--- Data records ---

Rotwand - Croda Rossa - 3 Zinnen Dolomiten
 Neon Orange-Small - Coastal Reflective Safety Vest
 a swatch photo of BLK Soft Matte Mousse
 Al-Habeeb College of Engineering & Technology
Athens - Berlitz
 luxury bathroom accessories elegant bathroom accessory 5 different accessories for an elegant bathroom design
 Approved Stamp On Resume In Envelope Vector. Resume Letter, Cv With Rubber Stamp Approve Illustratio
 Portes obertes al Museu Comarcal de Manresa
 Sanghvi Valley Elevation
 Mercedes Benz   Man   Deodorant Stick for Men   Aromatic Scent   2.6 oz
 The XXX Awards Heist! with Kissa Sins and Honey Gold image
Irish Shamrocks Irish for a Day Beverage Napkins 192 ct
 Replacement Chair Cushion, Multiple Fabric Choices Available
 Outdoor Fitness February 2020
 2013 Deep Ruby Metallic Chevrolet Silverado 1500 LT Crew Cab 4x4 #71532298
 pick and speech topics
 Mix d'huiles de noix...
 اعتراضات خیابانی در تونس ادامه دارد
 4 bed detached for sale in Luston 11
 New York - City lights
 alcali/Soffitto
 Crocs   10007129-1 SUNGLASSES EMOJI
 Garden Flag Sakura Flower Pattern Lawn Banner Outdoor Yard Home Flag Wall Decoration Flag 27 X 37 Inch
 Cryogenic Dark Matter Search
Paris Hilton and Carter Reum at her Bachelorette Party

--- What you have to do ---
What you return must match the listing above exactly, with every line included.

--- Written answer ---
Rotwand - Croda Rossa - 3 Zinnen Dolomiten
 Neon Orange-Small - Coastal Reflective Safety Vest
 a swatch photo of BLK Soft Matte Mousse
 Al-Habeeb College of Engineering & Technology
Athens - Berlitz
 luxury bathroom accessories elegant bathroom accessory 5 different accessories for an elegant bathroom design
 Approved Stamp On Resume In Envelope Vector. Resume Letter, Cv With Rubber Stamp Approve Illustratio
 Portes obertes al Museu Comarcal de Manresa
 Sanghvi Valley Elevation
 Mercedes Benz   Man   Deodorant Stick for Men   Aromatic Scent   2.6 oz
 The XXX Awards Heist! with Kissa Sins and Honey Gold image
Irish Shamrocks Irish for a Day Beverage Napkins 192 ct
 Replacement Chair Cushion, Multiple Fabric Choices Available
 Outdoor Fitness February 2020
 2013 Deep Ruby Metallic Chevrolet Silverado 1500 LT Crew Cab 4x4 #71532298
 pick and speech topics
 Mix d'huiles de noix...
 اعتراضات خیابانی در تونس ادامه دارد
 4 bed detached for sale in Luston 11
 New York - City lights
 alcali/Soffitto
 Crocs   10007129-1 SUNGLASSES EMOJI
 Garden Flag Sakura Flower Pattern Lawn Banner Outdoor Yard Home Flag Wall Decoration Flag 27 X 37 Inch
 Cryogenic Dark Matter Search
Paris Hilton and Carter Reum at her Bachelorette Party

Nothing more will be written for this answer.